玄阳宗的山门在晨光中竖起最后一块匾额时,林辰正将玄阳剑从文物局接回来。
剑身裹着红绸,握在手里沉甸甸的,仿佛承载着千年的光阴。
苏清月站在山门旁,看着工匠们将“玄阳宗”三个鎏金大字钉牢,转身对他笑:“王勇说边境那边已经布控好了,就等我们过去。”
林辰点头,将剑交给负责供奉的长老:“这里就拜托您了。”
长老捧着剑走进临时搭建的宗主殿,背影佝偻却挺拔,像极了当年守护玄阳宗的父亲。
去边境的火车上,苏清月翻着王勇发来的资料,指尖划过“影蛇总坛位于黑风口峡谷”一行字:“据说那地方三面环山,只有一条栈道能进去,易守难攻。”
她指着卫星地图上的红点,“王勇的人不敢贸然靠近,怕打草惊蛇。”
林辰望着窗外飞逝的戈壁,玄阳剑的剑鞘在包里微微发烫。
离开江城前,他将两块龙纹玉佩分别嵌在剑鞘两侧,此刻双玉相呼应,竟在包上透出淡淡的龙影。
“越是难攻的地方,越怕从内部瓦解。”
他想起龙啸天临死前的惨状,“影蛇堂内部肯定不是铁板一块。”
火车到站时,王勇派来的联络员早已等候在站台。
是个皮肤黝黑的年轻人,自称小李,递过来两套当地牧民的衣服:
“黑风口最近查得严,穿这个方便混进去。”
他压低声音,“我们查到,影蛇堂这几天在总坛举行‘祭蛇大典’,据说要献祭活人,给他们的新堂主接风。”
“新堂主?”林辰皱眉。
“不清楚来路,只知道是从海外回来的,手段比龙啸天还狠。”
小李塞过来一张手绘地图,“这是峡谷内部的布防图,红点是守卫,绿点是可能的关押人质的地方。”

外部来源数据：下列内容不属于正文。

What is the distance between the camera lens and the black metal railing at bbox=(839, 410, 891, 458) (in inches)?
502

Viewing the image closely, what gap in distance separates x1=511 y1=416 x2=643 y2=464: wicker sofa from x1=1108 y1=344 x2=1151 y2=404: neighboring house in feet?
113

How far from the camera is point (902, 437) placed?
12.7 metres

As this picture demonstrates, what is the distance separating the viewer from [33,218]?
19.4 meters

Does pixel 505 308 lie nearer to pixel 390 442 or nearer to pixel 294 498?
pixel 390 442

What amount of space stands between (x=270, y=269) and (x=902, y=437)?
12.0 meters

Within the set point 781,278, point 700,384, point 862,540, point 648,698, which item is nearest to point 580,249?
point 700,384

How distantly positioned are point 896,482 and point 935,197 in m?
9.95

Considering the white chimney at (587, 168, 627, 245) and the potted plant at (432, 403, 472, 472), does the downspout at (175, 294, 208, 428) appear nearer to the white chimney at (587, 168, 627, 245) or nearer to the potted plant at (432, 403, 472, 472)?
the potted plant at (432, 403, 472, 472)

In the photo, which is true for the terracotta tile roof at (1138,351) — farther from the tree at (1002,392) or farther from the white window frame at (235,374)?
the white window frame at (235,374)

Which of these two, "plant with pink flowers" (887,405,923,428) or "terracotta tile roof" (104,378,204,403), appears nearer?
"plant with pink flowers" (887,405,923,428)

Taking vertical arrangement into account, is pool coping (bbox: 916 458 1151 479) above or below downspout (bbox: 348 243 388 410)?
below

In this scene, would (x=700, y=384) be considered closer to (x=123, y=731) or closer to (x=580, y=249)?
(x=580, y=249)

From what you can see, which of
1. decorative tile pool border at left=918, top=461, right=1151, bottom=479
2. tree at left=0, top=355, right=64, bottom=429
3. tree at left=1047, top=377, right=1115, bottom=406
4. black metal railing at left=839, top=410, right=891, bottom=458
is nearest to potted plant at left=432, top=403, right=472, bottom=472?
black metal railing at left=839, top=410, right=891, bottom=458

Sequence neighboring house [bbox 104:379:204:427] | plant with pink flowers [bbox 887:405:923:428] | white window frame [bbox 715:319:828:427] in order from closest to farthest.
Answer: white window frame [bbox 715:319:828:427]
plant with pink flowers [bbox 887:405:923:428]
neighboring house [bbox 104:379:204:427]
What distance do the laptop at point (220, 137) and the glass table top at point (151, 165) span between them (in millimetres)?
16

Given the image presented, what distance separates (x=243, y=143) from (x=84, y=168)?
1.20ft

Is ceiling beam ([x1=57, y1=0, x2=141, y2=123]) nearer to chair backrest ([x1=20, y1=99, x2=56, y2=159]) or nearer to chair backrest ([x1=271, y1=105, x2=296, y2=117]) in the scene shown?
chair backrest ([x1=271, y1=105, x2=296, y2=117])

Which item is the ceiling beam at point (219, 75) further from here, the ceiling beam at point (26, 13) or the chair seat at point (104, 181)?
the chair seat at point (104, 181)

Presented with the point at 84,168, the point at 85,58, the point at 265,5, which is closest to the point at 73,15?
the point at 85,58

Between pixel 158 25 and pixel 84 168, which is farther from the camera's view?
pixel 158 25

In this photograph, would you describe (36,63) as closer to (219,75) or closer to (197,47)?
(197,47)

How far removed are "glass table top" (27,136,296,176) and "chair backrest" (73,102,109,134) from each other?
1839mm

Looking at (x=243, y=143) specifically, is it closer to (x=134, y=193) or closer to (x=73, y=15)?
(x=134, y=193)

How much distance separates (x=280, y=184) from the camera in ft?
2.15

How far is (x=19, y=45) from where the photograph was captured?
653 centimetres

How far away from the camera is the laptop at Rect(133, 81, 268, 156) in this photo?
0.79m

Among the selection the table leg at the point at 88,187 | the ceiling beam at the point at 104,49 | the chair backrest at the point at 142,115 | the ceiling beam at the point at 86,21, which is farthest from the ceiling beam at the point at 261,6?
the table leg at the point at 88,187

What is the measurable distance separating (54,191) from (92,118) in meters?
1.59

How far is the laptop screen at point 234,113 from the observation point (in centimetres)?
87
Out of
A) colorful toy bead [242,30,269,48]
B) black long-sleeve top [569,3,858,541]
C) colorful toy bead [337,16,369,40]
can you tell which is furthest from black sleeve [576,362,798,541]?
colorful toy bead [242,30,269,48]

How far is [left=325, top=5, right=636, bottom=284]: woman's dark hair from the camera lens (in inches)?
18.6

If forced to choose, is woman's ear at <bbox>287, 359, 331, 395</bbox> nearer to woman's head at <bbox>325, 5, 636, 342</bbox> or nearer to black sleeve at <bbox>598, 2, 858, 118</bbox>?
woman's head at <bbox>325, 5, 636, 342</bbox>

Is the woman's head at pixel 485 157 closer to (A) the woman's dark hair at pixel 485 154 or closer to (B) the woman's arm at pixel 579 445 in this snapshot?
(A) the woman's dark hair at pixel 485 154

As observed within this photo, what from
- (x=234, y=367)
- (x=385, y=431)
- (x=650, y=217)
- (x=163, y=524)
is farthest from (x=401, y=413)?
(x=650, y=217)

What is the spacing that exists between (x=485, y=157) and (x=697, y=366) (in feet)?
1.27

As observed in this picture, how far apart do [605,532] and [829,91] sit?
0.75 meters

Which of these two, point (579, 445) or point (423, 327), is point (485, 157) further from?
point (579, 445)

黑风口的风像刀子,刮在脸上生疼。林辰和苏清月穿着厚重的羊皮袄,混在赶骆驼的队伍里,慢慢靠近峡谷。
栈道旁的悬崖上,每隔十米就有个黑衣守卫,脖子上的蛇形纹身在阳光下泛着油光。
“比想象的更严。”苏清月低声道,假装整理头巾,将守卫的位置记在心里。
走到栈道中段,林辰突然撞了下前面的牧民,两人的羊皮袄蹭在一起时,他迅速将一张纸条塞了过去——上面画着玄阳宗的剑痕标记,是王勇约定的暗号。
那牧民愣了一下,不动声色地加快脚步,消失在前方的拐角。
夜幕降临时,他们在峡谷外的废弃羊圈落脚。
小李带着两个便衣警察早已等候在那里,篝火上烤着馕,香气混着羊粪味飘在风里。“刚才那个牧民传回来消息,人质被关在总坛后院的地牢里,有十个守卫看守。”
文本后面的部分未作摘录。